9. The system of claim 1, wherein the input speech includes speech from a first user and speech from a second user.

10. The system of claim 9, wherein the first user speaks the first keyword and the second user speaks the second keyword.

11. A method of keyword recognition, for use with a system having a microphone, an analog-to-digital (A/D) converter, a memory including a keyword recognition application, and a hardware processor, the method comprising:

receiving, using the hardware processor, a digitized speech from the A/D converter;

dividing, using the hardware processor, the digitized speech into a plurality of speech segments having a first speech segment;

calculating, using the hardware processor, a first probability of distribution of a first keyword in the first speech segment;

determining, using the hardware processor, that a first fraction of the first speech segment includes the first keyword, in response to comparing the first probability of distribution with a first threshold associated with the first keyword;

calculating, using the hardware processor, a second probability of distribution of a second keyword in the first speech segment; and

determining, using the hardware processor, that a second fraction of the first speech segment includes the second keyword, in response to comparing the second probability of distribution with a second threshold associated with the second keyword.
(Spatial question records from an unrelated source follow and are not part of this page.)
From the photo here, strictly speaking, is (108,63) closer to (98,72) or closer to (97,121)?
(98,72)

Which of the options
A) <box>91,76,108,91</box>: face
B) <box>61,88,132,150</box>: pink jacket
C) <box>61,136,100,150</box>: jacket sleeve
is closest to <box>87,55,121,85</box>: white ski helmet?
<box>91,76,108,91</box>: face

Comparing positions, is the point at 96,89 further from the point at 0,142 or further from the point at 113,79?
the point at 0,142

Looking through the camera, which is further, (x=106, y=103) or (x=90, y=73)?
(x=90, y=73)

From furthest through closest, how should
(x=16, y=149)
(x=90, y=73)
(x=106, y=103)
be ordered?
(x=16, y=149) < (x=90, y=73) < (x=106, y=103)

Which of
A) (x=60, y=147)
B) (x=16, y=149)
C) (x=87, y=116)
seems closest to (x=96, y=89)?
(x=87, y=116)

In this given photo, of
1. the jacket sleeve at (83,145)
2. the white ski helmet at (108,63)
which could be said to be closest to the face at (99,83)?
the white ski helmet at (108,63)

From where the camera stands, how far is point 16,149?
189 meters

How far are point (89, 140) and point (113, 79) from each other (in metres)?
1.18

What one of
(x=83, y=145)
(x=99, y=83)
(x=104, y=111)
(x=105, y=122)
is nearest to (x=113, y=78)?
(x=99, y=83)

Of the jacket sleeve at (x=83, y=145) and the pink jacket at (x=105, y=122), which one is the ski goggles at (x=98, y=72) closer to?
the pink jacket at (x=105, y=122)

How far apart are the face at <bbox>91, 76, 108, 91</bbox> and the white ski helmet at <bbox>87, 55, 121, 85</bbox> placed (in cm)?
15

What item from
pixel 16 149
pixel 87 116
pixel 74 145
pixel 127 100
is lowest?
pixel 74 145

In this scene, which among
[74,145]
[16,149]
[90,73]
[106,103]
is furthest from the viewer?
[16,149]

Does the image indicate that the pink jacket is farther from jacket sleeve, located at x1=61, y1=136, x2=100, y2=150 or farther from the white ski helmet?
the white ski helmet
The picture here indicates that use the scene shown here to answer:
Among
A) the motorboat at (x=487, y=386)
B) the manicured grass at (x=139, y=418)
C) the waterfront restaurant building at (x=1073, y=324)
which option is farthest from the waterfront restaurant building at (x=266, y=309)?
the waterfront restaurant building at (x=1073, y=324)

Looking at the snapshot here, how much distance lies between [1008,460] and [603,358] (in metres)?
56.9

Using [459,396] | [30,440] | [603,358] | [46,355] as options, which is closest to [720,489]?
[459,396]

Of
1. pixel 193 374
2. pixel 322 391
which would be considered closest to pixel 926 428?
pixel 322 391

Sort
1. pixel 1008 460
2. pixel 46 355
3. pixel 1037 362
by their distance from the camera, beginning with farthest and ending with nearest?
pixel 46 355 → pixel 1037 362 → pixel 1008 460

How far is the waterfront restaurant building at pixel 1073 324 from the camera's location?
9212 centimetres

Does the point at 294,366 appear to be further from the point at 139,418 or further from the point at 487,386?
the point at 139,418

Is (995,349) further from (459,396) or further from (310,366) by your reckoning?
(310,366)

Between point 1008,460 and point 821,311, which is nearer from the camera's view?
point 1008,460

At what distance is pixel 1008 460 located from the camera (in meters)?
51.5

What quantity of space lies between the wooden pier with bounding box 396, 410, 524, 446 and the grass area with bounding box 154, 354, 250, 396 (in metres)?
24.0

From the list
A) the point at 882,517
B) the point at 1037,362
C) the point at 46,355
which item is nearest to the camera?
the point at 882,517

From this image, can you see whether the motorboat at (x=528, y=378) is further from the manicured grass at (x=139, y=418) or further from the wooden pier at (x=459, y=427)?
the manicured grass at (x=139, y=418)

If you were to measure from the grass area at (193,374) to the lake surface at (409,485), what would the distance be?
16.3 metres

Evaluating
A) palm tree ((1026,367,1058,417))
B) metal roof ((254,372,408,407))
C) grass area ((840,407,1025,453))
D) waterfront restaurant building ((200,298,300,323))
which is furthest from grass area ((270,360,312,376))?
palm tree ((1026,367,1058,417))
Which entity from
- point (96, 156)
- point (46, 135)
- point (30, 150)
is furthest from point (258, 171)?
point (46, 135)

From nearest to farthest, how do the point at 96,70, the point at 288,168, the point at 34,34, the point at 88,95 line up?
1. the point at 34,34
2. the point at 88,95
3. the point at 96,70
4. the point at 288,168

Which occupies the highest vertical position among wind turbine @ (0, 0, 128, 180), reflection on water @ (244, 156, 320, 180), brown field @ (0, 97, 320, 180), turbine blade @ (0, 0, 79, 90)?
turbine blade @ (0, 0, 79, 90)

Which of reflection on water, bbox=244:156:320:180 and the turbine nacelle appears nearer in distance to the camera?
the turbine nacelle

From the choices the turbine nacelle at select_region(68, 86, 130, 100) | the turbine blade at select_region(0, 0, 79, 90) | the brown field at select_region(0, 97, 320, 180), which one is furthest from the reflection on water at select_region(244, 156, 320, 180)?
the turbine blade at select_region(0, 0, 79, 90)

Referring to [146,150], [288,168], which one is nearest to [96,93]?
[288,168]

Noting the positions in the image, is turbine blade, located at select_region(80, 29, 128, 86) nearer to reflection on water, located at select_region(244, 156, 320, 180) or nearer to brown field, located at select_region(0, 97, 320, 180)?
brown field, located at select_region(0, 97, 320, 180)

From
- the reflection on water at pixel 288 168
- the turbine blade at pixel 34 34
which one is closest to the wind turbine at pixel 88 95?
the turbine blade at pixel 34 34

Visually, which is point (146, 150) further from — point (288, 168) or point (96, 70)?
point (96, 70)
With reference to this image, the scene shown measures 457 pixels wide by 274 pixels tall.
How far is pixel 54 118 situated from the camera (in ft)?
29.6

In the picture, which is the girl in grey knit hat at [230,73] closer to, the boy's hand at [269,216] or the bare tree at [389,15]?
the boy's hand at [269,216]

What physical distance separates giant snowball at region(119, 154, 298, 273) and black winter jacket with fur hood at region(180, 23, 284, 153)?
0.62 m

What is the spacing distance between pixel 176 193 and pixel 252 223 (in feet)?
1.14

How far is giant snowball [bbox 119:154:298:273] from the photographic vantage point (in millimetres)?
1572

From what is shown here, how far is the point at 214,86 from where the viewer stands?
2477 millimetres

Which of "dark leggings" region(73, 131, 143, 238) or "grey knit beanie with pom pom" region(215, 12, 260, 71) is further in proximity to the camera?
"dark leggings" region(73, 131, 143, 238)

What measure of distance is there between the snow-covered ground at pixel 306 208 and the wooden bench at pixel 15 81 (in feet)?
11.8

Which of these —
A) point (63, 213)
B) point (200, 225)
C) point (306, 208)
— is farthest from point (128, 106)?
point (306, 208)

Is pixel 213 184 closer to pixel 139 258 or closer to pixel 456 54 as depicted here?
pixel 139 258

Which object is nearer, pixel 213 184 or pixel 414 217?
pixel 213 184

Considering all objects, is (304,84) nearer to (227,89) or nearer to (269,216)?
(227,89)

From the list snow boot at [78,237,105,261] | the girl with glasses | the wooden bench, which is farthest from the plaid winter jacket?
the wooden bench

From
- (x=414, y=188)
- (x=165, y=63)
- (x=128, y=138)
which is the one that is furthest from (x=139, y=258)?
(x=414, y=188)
12. The method of claim 11, wherein the first keyword at least partially overlaps the second keyword in the first speech segment.

13. The method of claim 11, wherein the first threshold is calibrated for high precision detection of the first keyword.
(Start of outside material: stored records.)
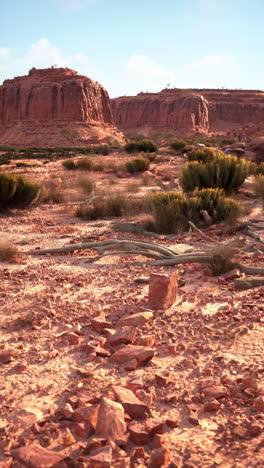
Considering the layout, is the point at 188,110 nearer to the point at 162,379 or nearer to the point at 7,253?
the point at 7,253

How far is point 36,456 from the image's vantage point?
7.07ft

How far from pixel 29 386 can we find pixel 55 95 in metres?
74.5

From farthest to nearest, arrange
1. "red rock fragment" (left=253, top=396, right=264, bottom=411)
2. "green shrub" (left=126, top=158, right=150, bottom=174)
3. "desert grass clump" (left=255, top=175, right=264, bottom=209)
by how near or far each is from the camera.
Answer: "green shrub" (left=126, top=158, right=150, bottom=174) → "desert grass clump" (left=255, top=175, right=264, bottom=209) → "red rock fragment" (left=253, top=396, right=264, bottom=411)

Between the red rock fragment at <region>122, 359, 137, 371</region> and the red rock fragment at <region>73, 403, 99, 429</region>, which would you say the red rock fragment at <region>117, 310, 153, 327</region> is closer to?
the red rock fragment at <region>122, 359, 137, 371</region>

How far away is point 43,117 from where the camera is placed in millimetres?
72000

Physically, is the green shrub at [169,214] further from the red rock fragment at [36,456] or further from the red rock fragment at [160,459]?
the red rock fragment at [36,456]

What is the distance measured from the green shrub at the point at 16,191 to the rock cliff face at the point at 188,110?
7961 centimetres

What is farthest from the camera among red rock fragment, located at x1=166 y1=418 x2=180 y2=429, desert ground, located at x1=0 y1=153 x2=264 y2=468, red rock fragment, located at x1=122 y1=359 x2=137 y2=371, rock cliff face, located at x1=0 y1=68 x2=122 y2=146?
rock cliff face, located at x1=0 y1=68 x2=122 y2=146

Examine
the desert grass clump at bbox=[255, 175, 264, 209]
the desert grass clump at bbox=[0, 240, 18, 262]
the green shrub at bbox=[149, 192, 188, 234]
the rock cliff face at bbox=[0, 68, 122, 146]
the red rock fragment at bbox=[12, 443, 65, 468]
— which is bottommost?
the red rock fragment at bbox=[12, 443, 65, 468]

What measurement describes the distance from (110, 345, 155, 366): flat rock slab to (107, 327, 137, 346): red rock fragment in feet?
0.57

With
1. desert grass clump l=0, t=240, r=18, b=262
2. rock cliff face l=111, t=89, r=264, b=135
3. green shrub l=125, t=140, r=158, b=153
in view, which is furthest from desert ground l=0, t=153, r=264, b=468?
rock cliff face l=111, t=89, r=264, b=135

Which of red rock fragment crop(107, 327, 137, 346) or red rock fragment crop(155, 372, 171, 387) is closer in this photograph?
red rock fragment crop(155, 372, 171, 387)

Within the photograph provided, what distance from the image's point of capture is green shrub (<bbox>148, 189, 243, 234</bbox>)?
8180 millimetres

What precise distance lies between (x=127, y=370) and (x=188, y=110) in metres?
93.1
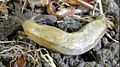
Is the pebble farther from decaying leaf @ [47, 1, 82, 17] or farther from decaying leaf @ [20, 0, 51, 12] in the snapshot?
decaying leaf @ [20, 0, 51, 12]

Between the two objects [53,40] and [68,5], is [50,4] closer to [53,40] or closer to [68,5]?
[68,5]

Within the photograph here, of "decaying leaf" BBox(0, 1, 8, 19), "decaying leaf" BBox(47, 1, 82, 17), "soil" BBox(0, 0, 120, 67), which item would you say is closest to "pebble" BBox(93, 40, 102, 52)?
"soil" BBox(0, 0, 120, 67)

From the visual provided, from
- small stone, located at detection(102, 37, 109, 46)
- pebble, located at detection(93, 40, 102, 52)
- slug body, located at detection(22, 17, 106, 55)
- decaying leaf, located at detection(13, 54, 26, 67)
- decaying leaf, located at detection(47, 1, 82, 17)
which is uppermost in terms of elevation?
decaying leaf, located at detection(47, 1, 82, 17)

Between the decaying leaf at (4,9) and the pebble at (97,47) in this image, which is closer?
the pebble at (97,47)

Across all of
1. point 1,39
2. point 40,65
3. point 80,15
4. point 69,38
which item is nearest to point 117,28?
point 80,15

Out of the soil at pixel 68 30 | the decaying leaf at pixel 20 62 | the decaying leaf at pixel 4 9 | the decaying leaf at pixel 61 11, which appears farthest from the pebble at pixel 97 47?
the decaying leaf at pixel 4 9

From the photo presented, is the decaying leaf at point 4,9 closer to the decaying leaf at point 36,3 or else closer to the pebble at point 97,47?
the decaying leaf at point 36,3
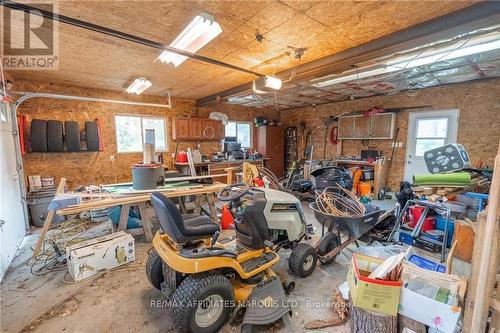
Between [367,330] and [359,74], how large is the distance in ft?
12.4

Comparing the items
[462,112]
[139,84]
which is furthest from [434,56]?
[139,84]

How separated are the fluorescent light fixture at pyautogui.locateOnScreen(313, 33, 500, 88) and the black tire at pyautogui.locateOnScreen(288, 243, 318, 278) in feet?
9.64

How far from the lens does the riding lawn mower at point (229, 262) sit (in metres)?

14. The method of claim 11, wherein the first threshold is calibrated for high recall detection of the first keyword.

15. The method of claim 11, wherein the plurality of speech segments include sliding window segments.

16. The method of claim 11, further comprising:

executing, using the processor, a first action associated with the first keyword if the first keyword is recognized.
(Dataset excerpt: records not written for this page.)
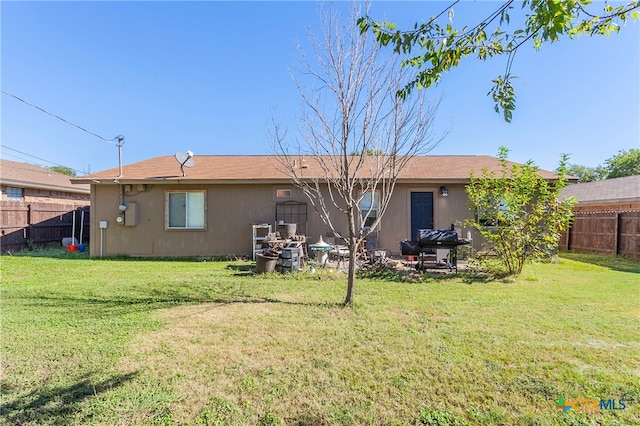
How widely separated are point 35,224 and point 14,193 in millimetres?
2778

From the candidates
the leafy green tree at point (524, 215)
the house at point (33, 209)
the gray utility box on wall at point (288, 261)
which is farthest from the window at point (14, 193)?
the leafy green tree at point (524, 215)

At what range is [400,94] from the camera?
252 cm

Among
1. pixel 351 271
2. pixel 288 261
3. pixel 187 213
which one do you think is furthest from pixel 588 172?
pixel 187 213

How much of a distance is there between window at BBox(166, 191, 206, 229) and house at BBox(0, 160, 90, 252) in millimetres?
5665

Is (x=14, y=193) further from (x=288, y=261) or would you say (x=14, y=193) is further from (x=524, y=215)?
(x=524, y=215)

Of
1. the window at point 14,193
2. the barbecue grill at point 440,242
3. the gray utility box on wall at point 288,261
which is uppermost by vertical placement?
the window at point 14,193

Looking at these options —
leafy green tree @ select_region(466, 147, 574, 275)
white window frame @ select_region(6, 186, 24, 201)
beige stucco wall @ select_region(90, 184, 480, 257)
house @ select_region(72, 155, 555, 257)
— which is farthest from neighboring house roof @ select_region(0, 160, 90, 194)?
leafy green tree @ select_region(466, 147, 574, 275)

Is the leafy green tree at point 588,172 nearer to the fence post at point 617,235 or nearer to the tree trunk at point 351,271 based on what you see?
the fence post at point 617,235

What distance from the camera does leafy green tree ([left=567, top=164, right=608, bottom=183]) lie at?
3261cm

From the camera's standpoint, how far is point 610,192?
13.1 m

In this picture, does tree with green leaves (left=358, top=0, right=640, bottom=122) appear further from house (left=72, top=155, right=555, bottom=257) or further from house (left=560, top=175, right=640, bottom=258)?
house (left=560, top=175, right=640, bottom=258)

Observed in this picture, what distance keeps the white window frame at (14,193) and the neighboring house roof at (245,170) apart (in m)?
5.83

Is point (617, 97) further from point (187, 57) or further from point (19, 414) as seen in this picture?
point (187, 57)

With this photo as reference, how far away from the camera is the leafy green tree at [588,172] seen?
32.6 metres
17. The method of claim 11, further comprising:

executing, using the processor, a second action associated with the second keyword if the second keyword is recognized.

18. The method of claim 11, wherein the at least one of the first keyword and the second keyword is a command for a game.

19. The method of claim 11, wherein the input speech includes speech from a first user and speech from a second user, and wherein the first user speaks the first keyword and the second user speaks the second keyword.

20. A system for keyword recognition, the system comprising:

a microphone configured to receive an input speech;

an analog-to-digital (A/D) converter configured to convert the input speech from an analog form to a digital form and generate a digitized speech;

a memory storing a keyword recognition application;

a hardware processor executing the keyword recognition application to: receive the digitized speech from the A/D converter; divide the digitized speech into a plurality of speech segments, including a first speech segment including a plurality of keywords and background, wherein background includes portions of the first speech segment that do not contain keywords; convert the first speech segment to a feature vector sequence; model a plurality of keyword probability distributions from the feature vector sequence, wherein each keyword probability distribution of the plurality of keyword probability distributions corresponds to a keyword of the plurality of keywords; model a background probability distribution from the feature vector sequence; model the first speech segment as a combination of a plurality of keyword vectors and a plurality of background vectors; model a speech segment probability distribution as a mixture of the plurality of keyword probability distributions and the background probability distribution; estimate a plurality of keyword mixture weights corresponding to the plurality of keyword probability distributions and a background mixture weight corresponding to the background probability distribution using an any maximum-likelihood technique; equate each keyword mixture weight of the plurality of keyword mixture weights to a corresponding plurality of probabilities of each keyword of the plurality of keywords and to a corresponding plurality of fractions of the first speech segment that contain each keyword of the plurality of keywords.